We have witnessed remarkable progress in foundation models in vision tasks. Currently, several recent works have utilized the segmenting anything model (SAM) to boost the segmentation performance in medical images, where most of them focus on training an adaptor for fine-tuning a large amount of pixel-wise annotated medical images following a fully supervised manner. In this paper, to reduce the labeling cost, we investigate a novel weakly-supervised SAM-based segmentation model, namely WeakMedSAM. Specifically, our proposed WeakMedSAM contains two modules: 1) to mitigate severe co-occurrence in medical images, a sub-class exploration module is introduced to learn accurate feature representations. 2) to improve the quality of the class activation maps, our prompt affinity mining module utilizes the prompt capability of SAM to obtain an affinity map for random-walk refinement. Our method can be applied to any SAM-like backbone, and we conduct experiments with SAMUS and EfficientSAM. The experimental results on three popularly-used benchmark datasets, i.e., BraTS 2019, AbdomenCT-1K, and MSD Cardiac dataset, show the promising results of our proposed WeakMedSAM. Our code is available at https://github.com/wanghr64/WeakMedSAM.

Figures (16)

• Figure 1: Challenges in weakly-supervised medical image segmentation. The yellow line represents the ground truth. Compared to natural images, medical images suffer more from co-occurrence phenomena, and CAM tends to activate spurious areas. For example, the target of brain tumors incorrectly activates the surrounding edema area, while the target of horses does not mistakenly activate the rider.
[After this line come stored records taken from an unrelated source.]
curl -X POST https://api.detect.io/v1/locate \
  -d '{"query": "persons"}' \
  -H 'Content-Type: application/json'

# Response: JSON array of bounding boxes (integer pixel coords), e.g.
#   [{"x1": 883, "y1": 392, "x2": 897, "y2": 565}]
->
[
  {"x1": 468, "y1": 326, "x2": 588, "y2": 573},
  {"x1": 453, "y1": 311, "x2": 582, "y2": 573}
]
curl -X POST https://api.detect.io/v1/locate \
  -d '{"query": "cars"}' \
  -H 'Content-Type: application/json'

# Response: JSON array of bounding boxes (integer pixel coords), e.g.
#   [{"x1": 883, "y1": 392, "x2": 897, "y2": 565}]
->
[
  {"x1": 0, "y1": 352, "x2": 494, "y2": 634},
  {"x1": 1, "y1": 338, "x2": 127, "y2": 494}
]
• Figure 2: The overall framework of WeakMedSAM. Before training, WeakMedSAM utilizes a pretrained network to extract image features and perform pre-clustering. During the training process, all parameters of SAM are frozen. The generated sub-class labels provide additional classification supervision. Then the CAMs are combined with prompt affinity maps for random walks, resulting in the final pseudo-labels.
• Figure 3: Activated regions of sub-class and primary class classification. Different sub-classes within the same primary class trigger distinct intra-class discriminative regions. Through the utilization of sub-class classification heads extracting extraneous intra-class information, the primary class classification head is capable of acquiring a more robust inter-class activation representation.
• Figure 4: Training process without introducing SCE. Focusing solely on optimizing the primary class classification loss $L_p$, can probably lead to improved sub-class feature representations and more accurate class activation regions.
• Figure 5: Obtaining affinity map by applying point prompts on SAM.The image is partitioned into a uniform grid whose central points are subjected to the point prompts for the SAM. Then all the prediction maps $m^\text{aff}_i$ are aggregated and normalized to obtain the global affinity map $M^\text{aff}$.